> [SUPPLIED PASSAGE]
· · ·

Hossein Amini's adaptation conjures the brooding, morbid atmosphere of the book, but makes no attempt to duplicate its events to the letter. It has a refreshingly piratical attitude to its source, pillaging it for its cinematically useful bits and discarding the rest. The plot is pared down to a feverish three-hander between the socially precarious Kate Croy (a superb Helena Bonham Carter, with all the bruised sensuality of a noir femme fatale), the directionless young journalist Merton Densher (Linus Roache, full of subtle moral weakness) and the terminally-ill heiress Milly Theale (a plausibly doomed Alison Elliot), to whom Croy plans to marry Densher in a bid for his financial security. For comic relief, Amini has wisely retained Croy's suitor Lord Mark - played by Alex Jennings, smirking and drawling like a well-to-do piglet who's been at the washing sherry.

Amini's adaptation fills in some of the novel's blank areas: Kate's father Lionel Croy (a lugubrious Michael Gambon) is outed as an opium addict (though I'd always assumed that James meant his "unspeakable" disgrace to be homosexuality). Other silences from the novel remain unbroken - the nature of Milly Theale's illness remains mysterious, we don't learn how Densher manages to negotiate so much time away from the office and we don't discover which newspaper he writes for (though I suspect it's not the Weatherfield Recorder).

The Wings of the Dove's self- consciously contemporary opening titles are the first sign that this isn't your customary bit of decorous Brit-lit. And before these credits have finished rolling, Bonham Carter and Roache are having the sort of snog in a lift that's more commonly associated with aftershave ads than period drama. Softley evokes a sense of modernity wherever he can: he has dragged the date forward from 1902 to 1910, in order to liberate his female actors from whalebone and allow them looser, more contemporary body language; Linus Roache wears some chunky jumpers that I'd have been very pleased to have got for Christmas; there are as many wristwatches, telephones and cars as the budget will provide, and there are scenes of gloomy, tearful, desperate sex that would make James Ivory jump on a chair and scream.

Once the action transfers from London to Venice, Softley is able to pursue a further detachment from historical specificity. In ageless canal locations, he can recreate the sickly, disorientating atmosphere of modern Venetian thrillers like The Comfort of Strangers or Don't Look Now - with no limitation imposed by the need to strew grit over the double yellow lines or wrap ivy around parking meters. (Perhaps taking this too far, some versions of the film's poster inadvertently included a vaporetto chugging towards the menage-a-trois's gondola.)

· · ·

[Stored data]
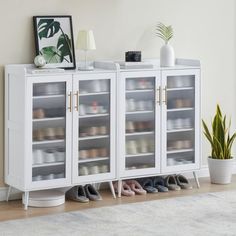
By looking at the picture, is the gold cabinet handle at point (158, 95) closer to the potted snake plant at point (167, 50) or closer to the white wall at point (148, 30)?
the potted snake plant at point (167, 50)

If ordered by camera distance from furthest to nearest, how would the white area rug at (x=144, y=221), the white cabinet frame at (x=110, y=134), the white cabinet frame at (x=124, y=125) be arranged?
1. the white cabinet frame at (x=124, y=125)
2. the white cabinet frame at (x=110, y=134)
3. the white area rug at (x=144, y=221)

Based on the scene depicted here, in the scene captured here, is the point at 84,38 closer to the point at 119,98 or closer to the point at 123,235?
the point at 119,98

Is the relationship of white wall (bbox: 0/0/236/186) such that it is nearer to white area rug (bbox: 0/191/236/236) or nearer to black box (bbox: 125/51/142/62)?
black box (bbox: 125/51/142/62)

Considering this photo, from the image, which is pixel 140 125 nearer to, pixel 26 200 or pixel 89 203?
pixel 89 203

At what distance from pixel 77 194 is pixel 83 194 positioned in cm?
7

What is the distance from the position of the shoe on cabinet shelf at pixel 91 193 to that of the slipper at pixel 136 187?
1.15 feet

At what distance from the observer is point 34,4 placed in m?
6.19

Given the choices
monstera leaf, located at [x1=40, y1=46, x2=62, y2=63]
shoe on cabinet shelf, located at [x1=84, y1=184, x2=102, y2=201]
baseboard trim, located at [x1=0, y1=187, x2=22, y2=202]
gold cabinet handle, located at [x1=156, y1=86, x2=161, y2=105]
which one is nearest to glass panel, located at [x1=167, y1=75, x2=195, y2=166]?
gold cabinet handle, located at [x1=156, y1=86, x2=161, y2=105]

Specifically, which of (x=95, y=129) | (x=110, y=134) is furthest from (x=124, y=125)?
(x=95, y=129)

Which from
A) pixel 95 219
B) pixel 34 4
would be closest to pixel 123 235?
pixel 95 219

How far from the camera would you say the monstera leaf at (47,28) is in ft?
20.3

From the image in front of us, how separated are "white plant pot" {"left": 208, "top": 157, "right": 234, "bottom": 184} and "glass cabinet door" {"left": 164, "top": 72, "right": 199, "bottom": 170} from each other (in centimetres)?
24

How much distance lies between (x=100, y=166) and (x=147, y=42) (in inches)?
49.0

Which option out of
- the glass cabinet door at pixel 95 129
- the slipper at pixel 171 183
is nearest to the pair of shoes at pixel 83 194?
the glass cabinet door at pixel 95 129
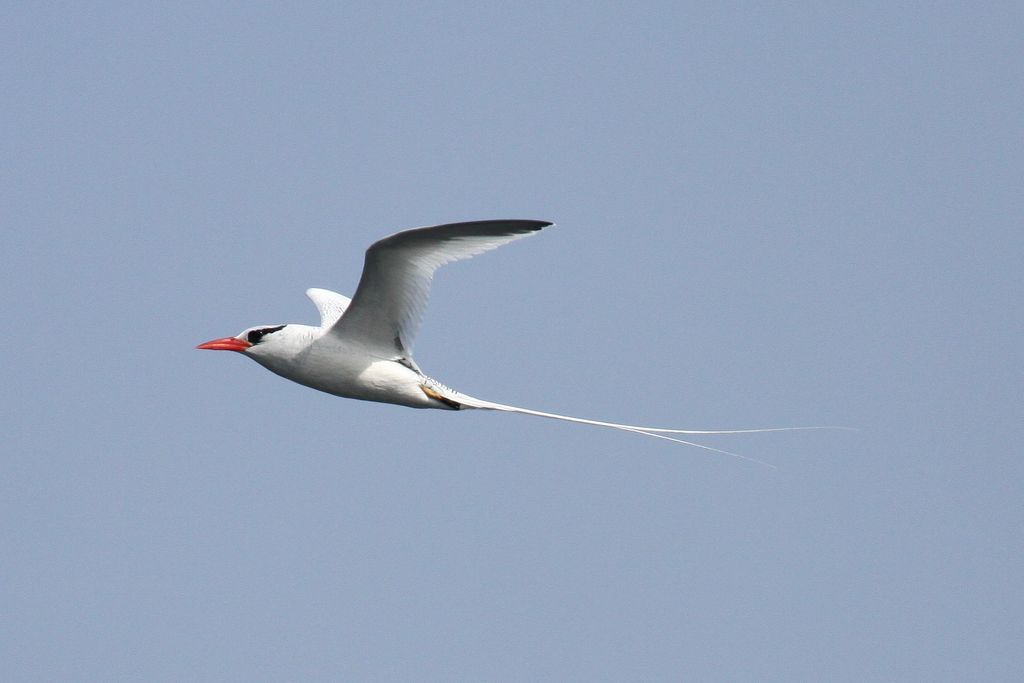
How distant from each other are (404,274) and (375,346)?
3.61ft

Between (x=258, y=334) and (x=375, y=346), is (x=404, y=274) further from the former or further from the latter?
(x=258, y=334)

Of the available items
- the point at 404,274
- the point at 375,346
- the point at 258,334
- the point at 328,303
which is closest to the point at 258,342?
the point at 258,334

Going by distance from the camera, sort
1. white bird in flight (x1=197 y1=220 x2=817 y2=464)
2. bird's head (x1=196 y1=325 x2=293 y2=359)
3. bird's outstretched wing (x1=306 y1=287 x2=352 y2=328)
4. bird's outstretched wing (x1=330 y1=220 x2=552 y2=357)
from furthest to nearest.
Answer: bird's outstretched wing (x1=306 y1=287 x2=352 y2=328), bird's head (x1=196 y1=325 x2=293 y2=359), white bird in flight (x1=197 y1=220 x2=817 y2=464), bird's outstretched wing (x1=330 y1=220 x2=552 y2=357)

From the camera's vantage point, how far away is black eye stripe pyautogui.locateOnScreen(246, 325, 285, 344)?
13.6 metres

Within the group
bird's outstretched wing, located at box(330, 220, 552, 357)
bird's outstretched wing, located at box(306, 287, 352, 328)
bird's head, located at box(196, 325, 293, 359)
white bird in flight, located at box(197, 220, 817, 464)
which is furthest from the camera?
bird's outstretched wing, located at box(306, 287, 352, 328)

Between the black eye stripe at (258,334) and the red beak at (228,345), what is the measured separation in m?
0.07

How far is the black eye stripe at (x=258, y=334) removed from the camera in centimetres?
1355

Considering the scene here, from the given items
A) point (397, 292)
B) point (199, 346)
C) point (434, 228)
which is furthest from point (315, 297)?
point (434, 228)

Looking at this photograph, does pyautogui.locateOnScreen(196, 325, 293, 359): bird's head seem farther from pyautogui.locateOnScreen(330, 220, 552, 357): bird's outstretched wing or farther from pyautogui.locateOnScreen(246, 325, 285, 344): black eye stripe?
pyautogui.locateOnScreen(330, 220, 552, 357): bird's outstretched wing

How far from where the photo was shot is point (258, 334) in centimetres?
1362

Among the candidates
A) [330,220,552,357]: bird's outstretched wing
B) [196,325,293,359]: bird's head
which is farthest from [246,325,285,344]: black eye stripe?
[330,220,552,357]: bird's outstretched wing

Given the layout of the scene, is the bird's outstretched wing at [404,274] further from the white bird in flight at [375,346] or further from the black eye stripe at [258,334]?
the black eye stripe at [258,334]

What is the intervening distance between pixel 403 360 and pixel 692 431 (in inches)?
132

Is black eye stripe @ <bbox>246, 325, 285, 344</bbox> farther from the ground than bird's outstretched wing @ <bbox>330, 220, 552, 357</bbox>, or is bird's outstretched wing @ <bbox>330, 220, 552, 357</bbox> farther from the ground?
bird's outstretched wing @ <bbox>330, 220, 552, 357</bbox>
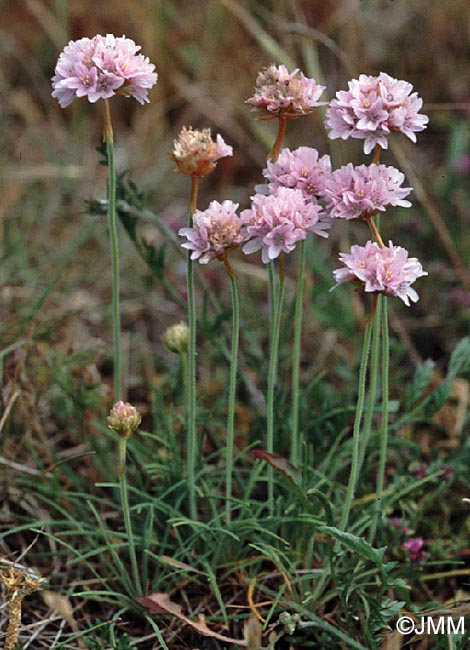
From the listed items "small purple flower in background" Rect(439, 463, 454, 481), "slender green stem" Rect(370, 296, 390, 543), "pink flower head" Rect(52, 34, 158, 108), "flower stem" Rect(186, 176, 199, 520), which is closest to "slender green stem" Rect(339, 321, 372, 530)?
"slender green stem" Rect(370, 296, 390, 543)

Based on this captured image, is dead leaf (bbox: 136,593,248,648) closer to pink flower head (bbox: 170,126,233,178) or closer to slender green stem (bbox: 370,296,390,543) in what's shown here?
slender green stem (bbox: 370,296,390,543)

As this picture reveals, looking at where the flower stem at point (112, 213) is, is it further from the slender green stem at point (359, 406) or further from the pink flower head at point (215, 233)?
the slender green stem at point (359, 406)

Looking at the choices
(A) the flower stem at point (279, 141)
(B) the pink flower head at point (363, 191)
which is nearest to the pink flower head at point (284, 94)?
(A) the flower stem at point (279, 141)

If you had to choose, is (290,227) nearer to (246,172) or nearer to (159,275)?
(159,275)

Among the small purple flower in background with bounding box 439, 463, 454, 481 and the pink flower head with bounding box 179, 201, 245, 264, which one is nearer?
the pink flower head with bounding box 179, 201, 245, 264

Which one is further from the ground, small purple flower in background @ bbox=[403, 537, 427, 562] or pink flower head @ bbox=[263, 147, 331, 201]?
pink flower head @ bbox=[263, 147, 331, 201]

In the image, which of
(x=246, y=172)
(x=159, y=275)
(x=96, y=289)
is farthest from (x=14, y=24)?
(x=159, y=275)

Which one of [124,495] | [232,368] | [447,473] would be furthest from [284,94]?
[447,473]
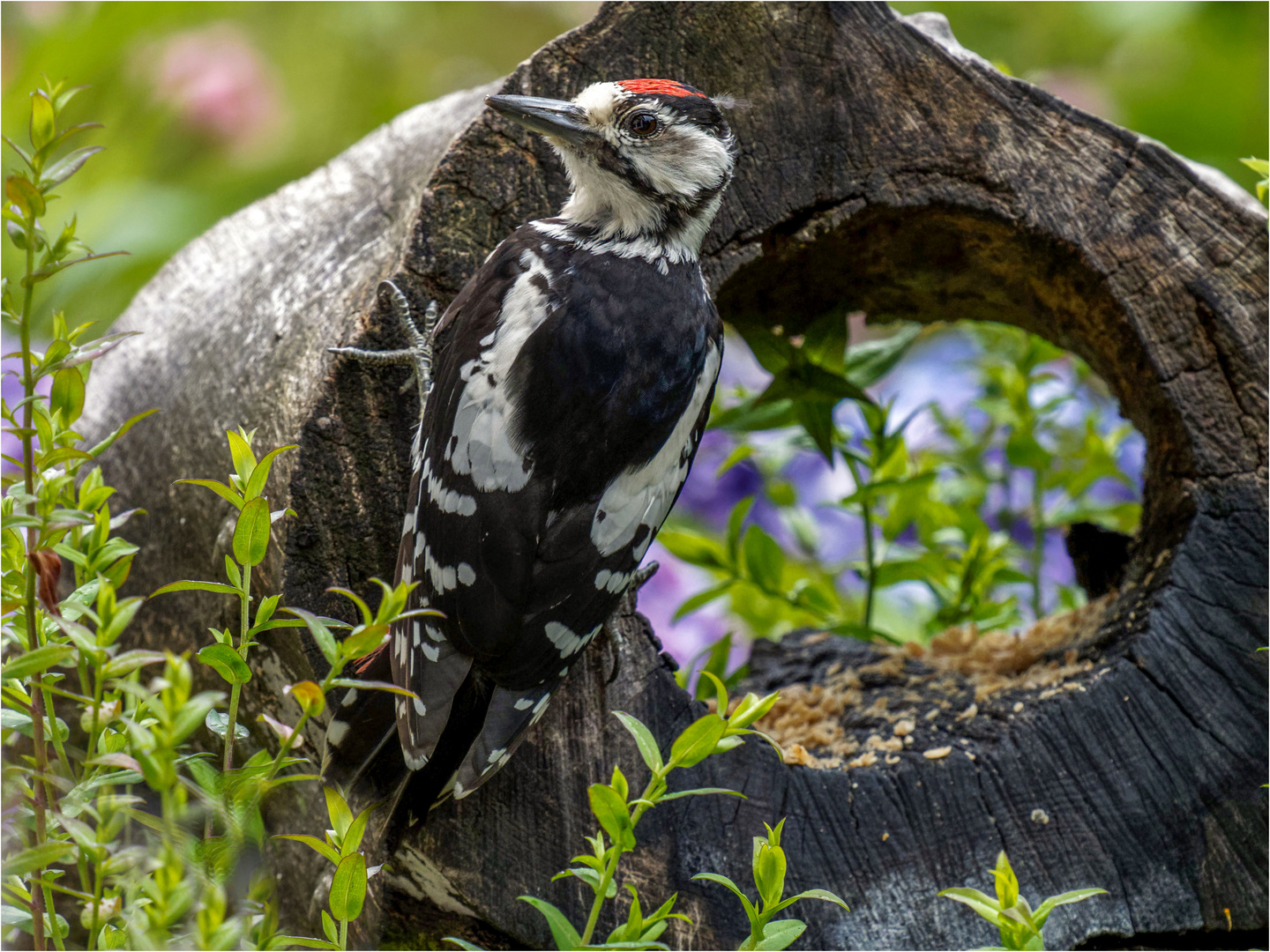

· · ·

> [SET TASK A]
Answer these questions about the review of The Wings of the Dove:
(i) Which actor plays Lord Mark?
(ii) To what year did Softley move the story's date?
(iii) What is Lionel Croy revealed to be?
> [SET TASK B] Return each line of the stored data that contains the string "inches". Case counts.

> [FULL ANSWER A]
(i) Alex Jennings
(ii) 1910
(iii) An opium addict

> [FULL ANSWER B]
How much distance lies between (x=100, y=166) and (x=147, y=42) (in inches)?
What is the intervening distance between pixel 403 360 and pixel 692 431 (in inches)?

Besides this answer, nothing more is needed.